Reproduce the text of every entry below line for line, without changing anything, and leave the pictures out of your answer.

SUPPLIED DATA »
● ● ● ● ● ● ●

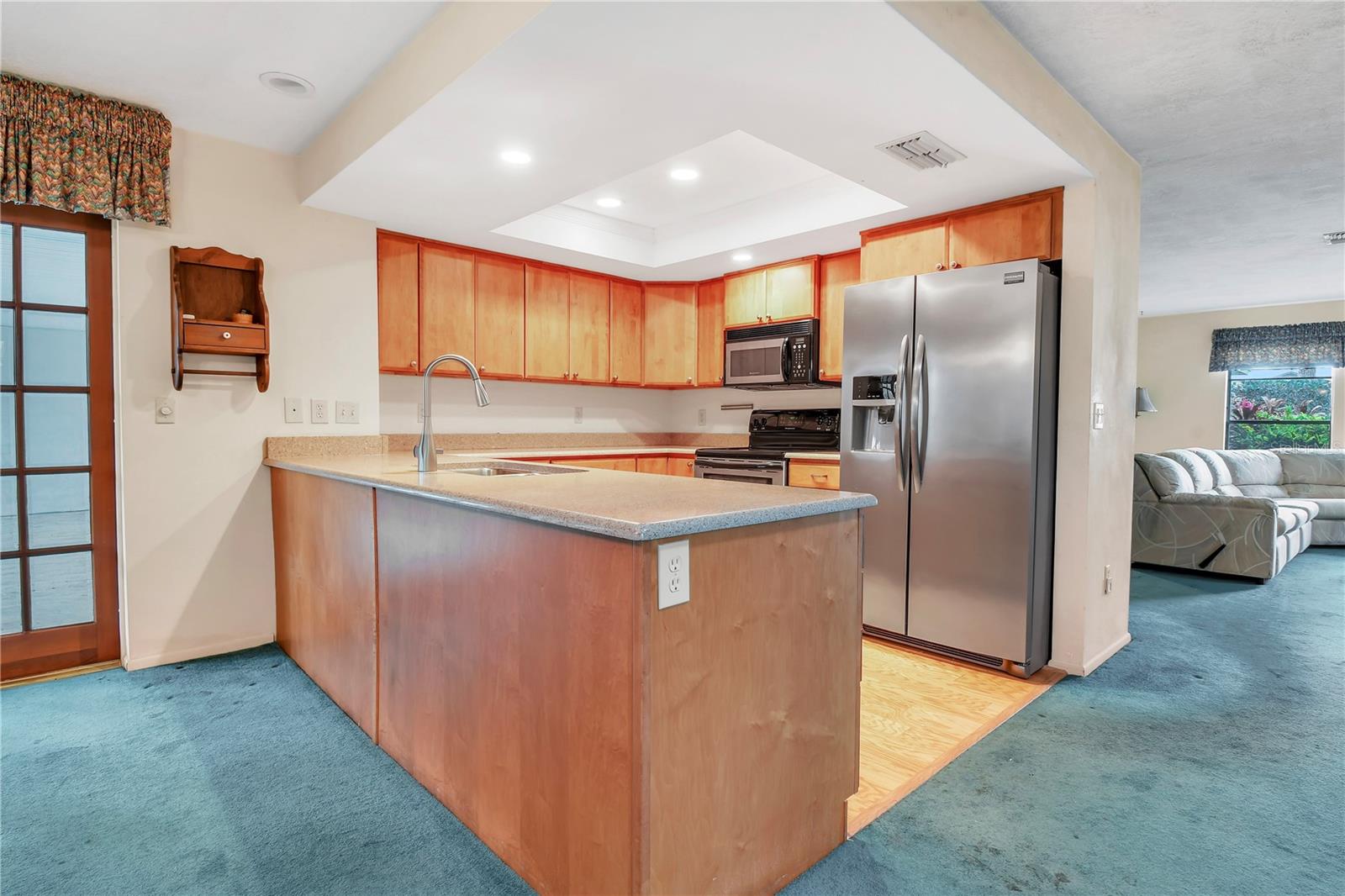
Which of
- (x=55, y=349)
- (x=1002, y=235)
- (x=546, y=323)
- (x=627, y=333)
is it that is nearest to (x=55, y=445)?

● ● ● ● ● ● ●

PROBLEM SOLUTION »
Which of
- (x=55, y=349)
- (x=1002, y=235)
- (x=546, y=323)
- (x=627, y=333)
is it that is nearest to (x=55, y=445)?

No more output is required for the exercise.